Les efforts autour de cet accord iranien ont été le théâtre des crises de confiance les plus graves qui aient jamais marqué les relations entre les États-Unis et leurs alliés au Moyen-Orient. N’ayant pourtant d’autre choix, Israël comme les États arabes auront désormais des difficultés à faire confiance aux engagements futurs des États-Unis autour de leur sécurité. Aux yeux du Premier ministre israélien Benyamin Netanyahou, le président américain Barack Obama a trahi Israël en sacrifiant l’ancien président égyptien Hosni Moubarak, et ouvert la voie à l’ascension des Frères musulmans jusqu’au pouvoir. Et voici que l’Amérique retourne le couteau dans la plaie en parvenant à un accord avec l’Iran, semble-t-il dans le dos de Netanyahou.

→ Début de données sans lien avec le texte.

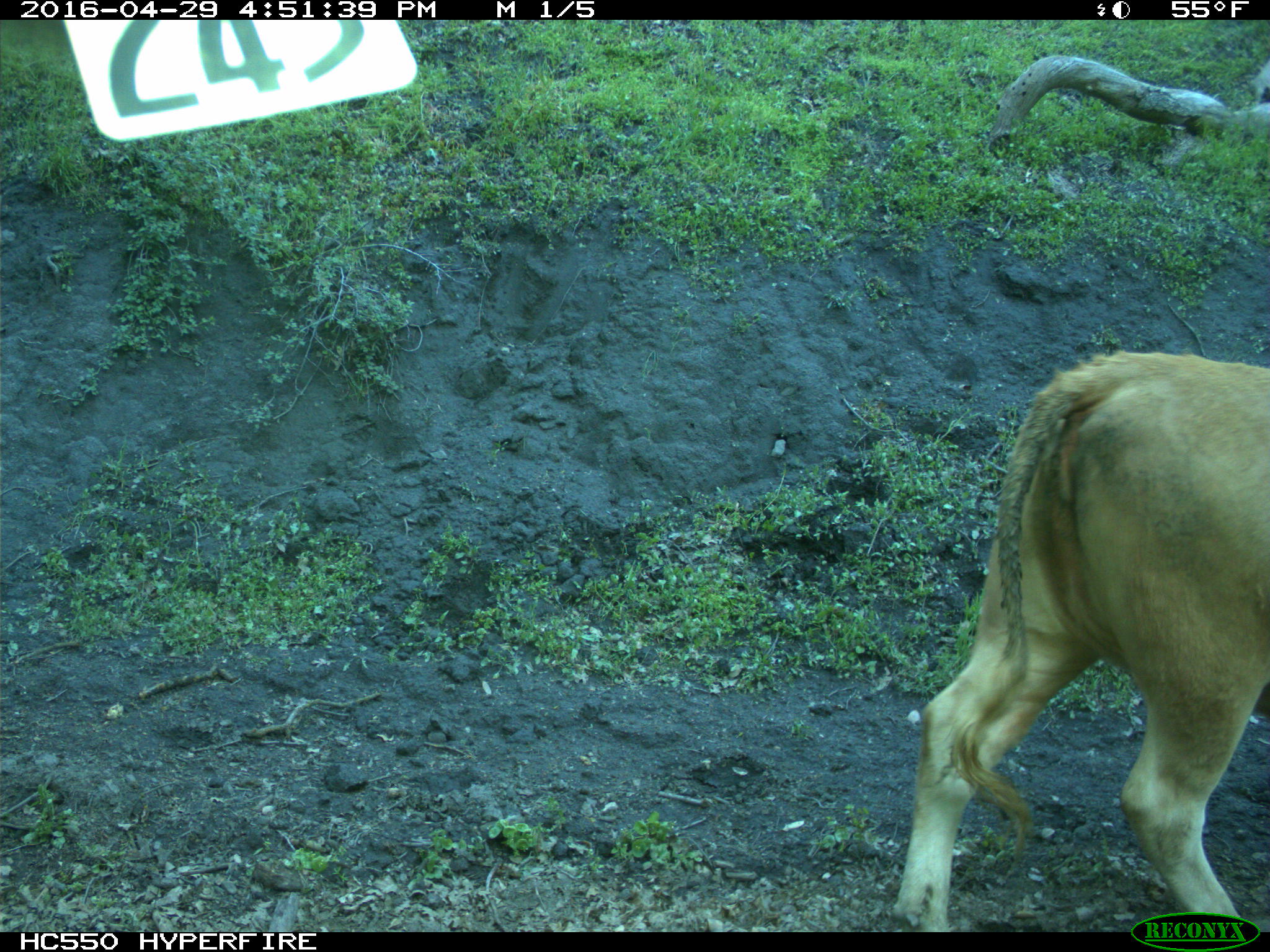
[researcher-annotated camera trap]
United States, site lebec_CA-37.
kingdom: Animalia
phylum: Chordata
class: Mammalia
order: Artiodactyla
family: Bovidae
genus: Bos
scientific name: Bos taurus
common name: domestic cow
Bos taurus (domestic cow).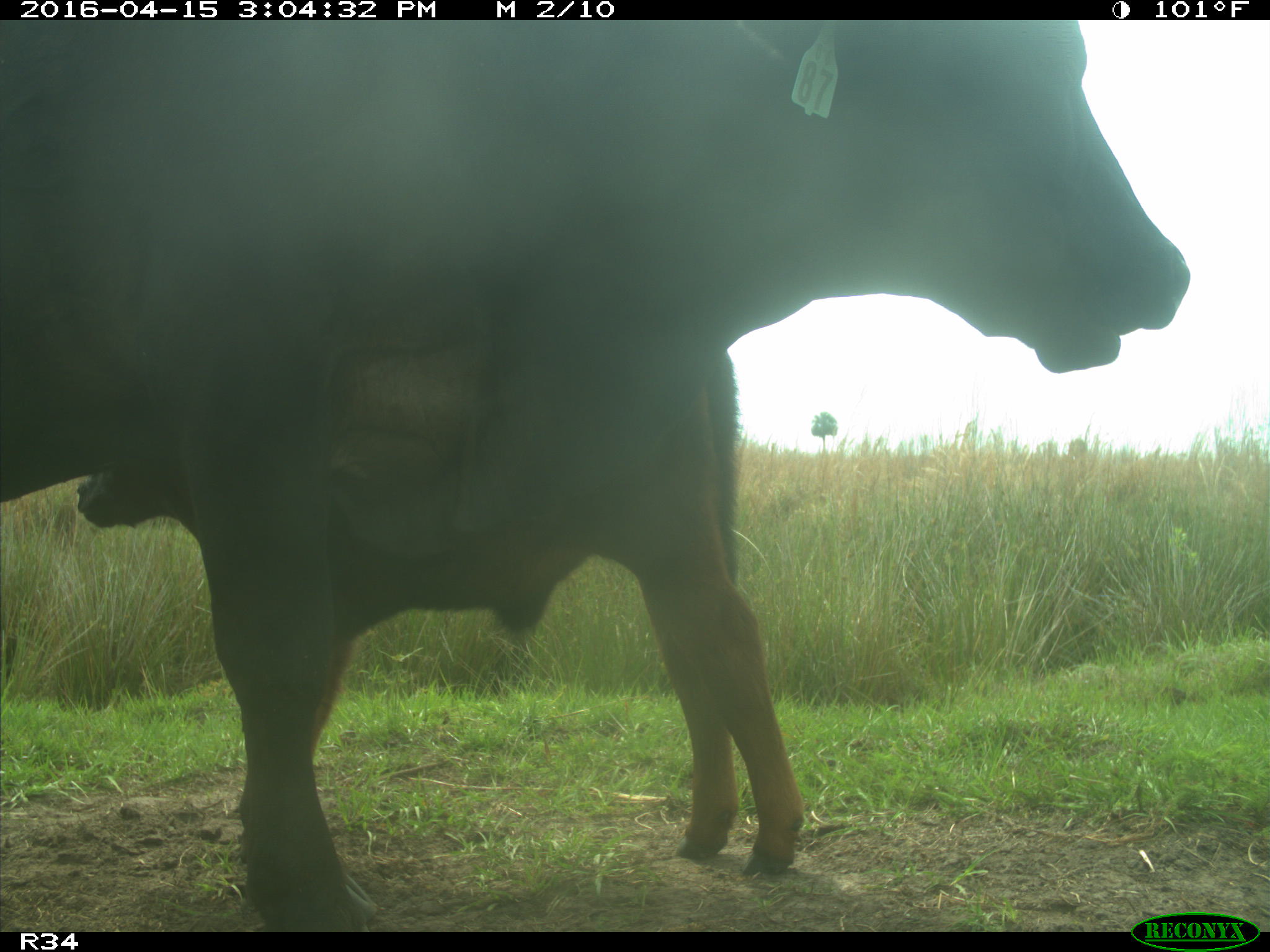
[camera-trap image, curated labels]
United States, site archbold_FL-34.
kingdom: Animalia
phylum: Chordata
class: Mammalia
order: Artiodactyla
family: Bovidae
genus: Bos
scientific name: Bos taurus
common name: domestic cow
Bos taurus (domestic cow).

L’approche stratégique conventionnelle d’Israël reposait sur l’équation « Bushehr contre Yitzhar » – à savoir un consentement à démanteler les colonies de Cisjordanie à condition qu’il en aille de même pour les centrifugeuses iraniennes de Bushehr. Du point de vue de Netanyahou, cette condition n’est pas remplie.

Les révolutions arabes n’encouragent pas non plus les prévisionnistes stratégiques israéliens à prendre des risques en matière de sécurité. Ils considèrent en effet aujourd’hui Israël comme entourée d’États/régions (Liban, Syrie, bande de Gaza, et péninsule égyptienne du Sinaï) en pleine implosion ou effondrement, la survie à long terme de cet État tampon stratégiquement vital que constitue la Jordanie ne pouvant quant à elle être considérée comme acquise. L’anarchie caractérisant les frontières d’Israël représente de plus en plus un terreau de l’extrémisme sunnite dont l’État juif constitue l’ennemi ultime. Ainsi, la création d’un État palestinien à l’heure même où les États arabes existants s’émiettent – une partie de la Palestine étant par ailleurs aux mains du Hamas – apparaît-elle comme une idée peu opportune.